• PROBLEM REQUIREMENTS:
The whole listing should be given back without any alteration.

• SUPPLIED DATA:
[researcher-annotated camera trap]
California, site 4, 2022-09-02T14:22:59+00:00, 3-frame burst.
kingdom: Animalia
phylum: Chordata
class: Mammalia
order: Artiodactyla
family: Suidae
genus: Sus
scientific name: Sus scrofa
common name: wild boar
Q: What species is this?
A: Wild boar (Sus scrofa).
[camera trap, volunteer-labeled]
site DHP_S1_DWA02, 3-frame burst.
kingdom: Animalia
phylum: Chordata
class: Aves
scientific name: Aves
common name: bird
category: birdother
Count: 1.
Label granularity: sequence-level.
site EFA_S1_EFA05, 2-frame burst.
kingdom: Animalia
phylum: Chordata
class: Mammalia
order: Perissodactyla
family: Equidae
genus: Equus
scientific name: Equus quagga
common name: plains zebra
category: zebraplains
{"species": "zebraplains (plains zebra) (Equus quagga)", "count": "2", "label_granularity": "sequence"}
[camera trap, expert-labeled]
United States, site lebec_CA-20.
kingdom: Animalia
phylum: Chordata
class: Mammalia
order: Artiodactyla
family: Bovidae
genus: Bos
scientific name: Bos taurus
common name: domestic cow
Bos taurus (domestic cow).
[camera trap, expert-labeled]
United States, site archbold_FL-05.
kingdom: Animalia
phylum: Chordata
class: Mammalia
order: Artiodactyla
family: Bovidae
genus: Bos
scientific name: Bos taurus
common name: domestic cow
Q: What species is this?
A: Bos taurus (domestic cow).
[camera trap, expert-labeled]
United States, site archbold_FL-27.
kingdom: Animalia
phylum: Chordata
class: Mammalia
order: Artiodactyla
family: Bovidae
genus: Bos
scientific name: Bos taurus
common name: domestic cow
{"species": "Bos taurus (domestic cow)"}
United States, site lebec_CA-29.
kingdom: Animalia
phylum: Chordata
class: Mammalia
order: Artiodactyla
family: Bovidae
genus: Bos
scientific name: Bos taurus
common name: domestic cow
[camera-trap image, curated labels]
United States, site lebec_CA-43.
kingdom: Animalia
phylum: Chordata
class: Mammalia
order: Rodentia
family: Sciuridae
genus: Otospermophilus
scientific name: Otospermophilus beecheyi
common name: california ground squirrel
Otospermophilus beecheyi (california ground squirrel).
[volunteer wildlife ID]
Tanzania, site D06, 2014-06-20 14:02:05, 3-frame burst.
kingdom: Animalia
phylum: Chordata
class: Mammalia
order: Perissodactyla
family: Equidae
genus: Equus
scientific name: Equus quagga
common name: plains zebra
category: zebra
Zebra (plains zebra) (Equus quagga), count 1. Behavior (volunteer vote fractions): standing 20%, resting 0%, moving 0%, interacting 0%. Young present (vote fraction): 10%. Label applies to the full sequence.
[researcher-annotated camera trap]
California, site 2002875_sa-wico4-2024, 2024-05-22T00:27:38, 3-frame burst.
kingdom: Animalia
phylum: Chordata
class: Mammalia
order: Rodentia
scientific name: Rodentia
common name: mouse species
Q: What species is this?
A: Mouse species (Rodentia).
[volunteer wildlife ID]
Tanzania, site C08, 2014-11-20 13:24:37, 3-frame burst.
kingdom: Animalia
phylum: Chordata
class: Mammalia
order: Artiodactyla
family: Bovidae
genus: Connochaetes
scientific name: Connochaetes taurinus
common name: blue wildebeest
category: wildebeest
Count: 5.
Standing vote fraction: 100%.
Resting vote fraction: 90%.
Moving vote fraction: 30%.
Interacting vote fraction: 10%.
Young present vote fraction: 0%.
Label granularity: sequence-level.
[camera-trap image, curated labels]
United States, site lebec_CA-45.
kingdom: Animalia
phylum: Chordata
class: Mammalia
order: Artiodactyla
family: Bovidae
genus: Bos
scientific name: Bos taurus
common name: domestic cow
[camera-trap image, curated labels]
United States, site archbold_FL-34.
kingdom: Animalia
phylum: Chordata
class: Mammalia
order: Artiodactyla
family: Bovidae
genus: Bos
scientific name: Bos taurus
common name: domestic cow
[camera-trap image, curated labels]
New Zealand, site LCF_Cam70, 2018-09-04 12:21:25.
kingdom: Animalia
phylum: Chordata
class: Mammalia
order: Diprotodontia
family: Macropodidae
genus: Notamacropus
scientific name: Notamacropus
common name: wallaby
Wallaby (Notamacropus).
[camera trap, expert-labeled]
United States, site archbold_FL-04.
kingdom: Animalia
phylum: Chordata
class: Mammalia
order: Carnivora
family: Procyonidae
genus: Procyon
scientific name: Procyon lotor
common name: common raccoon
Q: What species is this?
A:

• RESPONSE BOX:
[researcher-annotated camera trap]
California, site 4, 2022-09-02T14:22:59+00:00, 3-frame burst.
kingdom: Animalia
phylum: Chordata
class: Mammalia
order: Artiodactyla
family: Suidae
genus: Sus
scientific name: Sus scrofa
common name: wild boar
Q: What species is this?
A: Wild boar (Sus scrofa).
[camera trap, volunteer-labeled]
site DHP_S1_DWA02, 3-frame burst.
kingdom: Animalia
phylum: Chordata
class: Aves
scientific name: Aves
common name: bird
category: birdother
Count: 1.
Label granularity: sequence-level.
site EFA_S1_EFA05, 2-frame burst.
kingdom: Animalia
phylum: Chordata
class: Mammalia
order: Perissodactyla
family: Equidae
genus: Equus
scientific name: Equus quagga
common name: plains zebra
category: zebraplains
{"species": "zebraplains (plains zebra) (Equus quagga)", "count": "2", "label_granularity": "sequence"}
[camera trap, expert-labeled]
United States, site lebec_CA-20.
kingdom: Animalia
phylum: Chordata
class: Mammalia
order: Artiodactyla
family: Bovidae
genus: Bos
scientific name: Bos taurus
common name: domestic cow
Bos taurus (domestic cow).
[camera trap, expert-labeled]
United States, site archbold_FL-05.
kingdom: Animalia
phylum: Chordata
class: Mammalia
order: Artiodactyla
family: Bovidae
genus: Bos
scientific name: Bos taurus
common name: domestic cow
Q: What species is this?
A: Bos taurus (domestic cow).
[camera trap, expert-labeled]
United States, site archbold_FL-27.
kingdom: Animalia
phylum: Chordata
class: Mammalia
order: Artiodactyla
family: Bovidae
genus: Bos
scientific name: Bos taurus
common name: domestic cow
{"species": "Bos taurus (domestic cow)"}
United States, site lebec_CA-29.
kingdom: Animalia
phylum: Chordata
class: Mammalia
order: Artiodactyla
family: Bovidae
genus: Bos
scientific name: Bos taurus
common name: domestic cow
[camera-trap image, curated labels]
United States, site lebec_CA-43.
kingdom: Animalia
phylum: Chordata
class: Mammalia
order: Rodentia
family: Sciuridae
genus: Otospermophilus
scientific name: Otospermophilus beecheyi
common name: california ground squirrel
Otospermophilus beecheyi (california ground squirrel).
[volunteer wildlife ID]
Tanzania, site D06, 2014-06-20 14:02:05, 3-frame burst.
kingdom: Animalia
phylum: Chordata
class: Mammalia
order: Perissodactyla
family: Equidae
genus: Equus
scientific name: Equus quagga
common name: plains zebra
category: zebra
Zebra (plains zebra) (Equus quagga), count 1. Behavior (volunteer vote fractions): standing 20%, resting 0%, moving 0%, interacting 0%. Young present (vote fraction): 10%. Label applies to the full sequence.
[researcher-annotated camera trap]
California, site 2002875_sa-wico4-2024, 2024-05-22T00:27:38, 3-frame burst.
kingdom: Animalia
phylum: Chordata
class: Mammalia
order: Rodentia
scientific name: Rodentia
common name: mouse species
Q: What species is this?
A: Mouse species (Rodentia).
[volunteer wildlife ID]
Tanzania, site C08, 2014-11-20 13:24:37, 3-frame burst.
kingdom: Animalia
phylum: Chordata
class: Mammalia
order: Artiodactyla
family: Bovidae
genus: Connochaetes
scientific name: Connochaetes taurinus
common name: blue wildebeest
category: wildebeest
Count: 5.
Standing vote fraction: 100%.
Resting vote fraction: 90%.
Moving vote fraction: 30%.
Interacting vote fraction: 10%.
Young present vote fraction: 0%.
Label granularity: sequence-level.
[camera-trap image, curated labels]
United States, site lebec_CA-45.
kingdom: Animalia
phylum: Chordata
class: Mammalia
order: Artiodactyla
family: Bovidae
genus: Bos
scientific name: Bos taurus
common name: domestic cow
[camera-trap image, curated labels]
United States, site archbold_FL-34.
kingdom: Animalia
phylum: Chordata
class: Mammalia
order: Artiodactyla
family: Bovidae
genus: Bos
scientific name: Bos taurus
common name: domestic cow
[camera-trap image, curated labels]
New Zealand, site LCF_Cam70, 2018-09-04 12:21:25.
kingdom: Animalia
phylum: Chordata
class: Mammalia
order: Diprotodontia
family: Macropodidae
genus: Notamacropus
scientific name: Notamacropus
common name: wallaby
Wallaby (Notamacropus).
[camera trap, expert-labeled]
United States, site archbold_FL-04.
kingdom: Animalia
phylum: Chordata
class: Mammalia
order: Carnivora
family: Procyonidae
genus: Procyon
scientific name: Procyon lotor
common name: common raccoon
Q: What species is this?
A:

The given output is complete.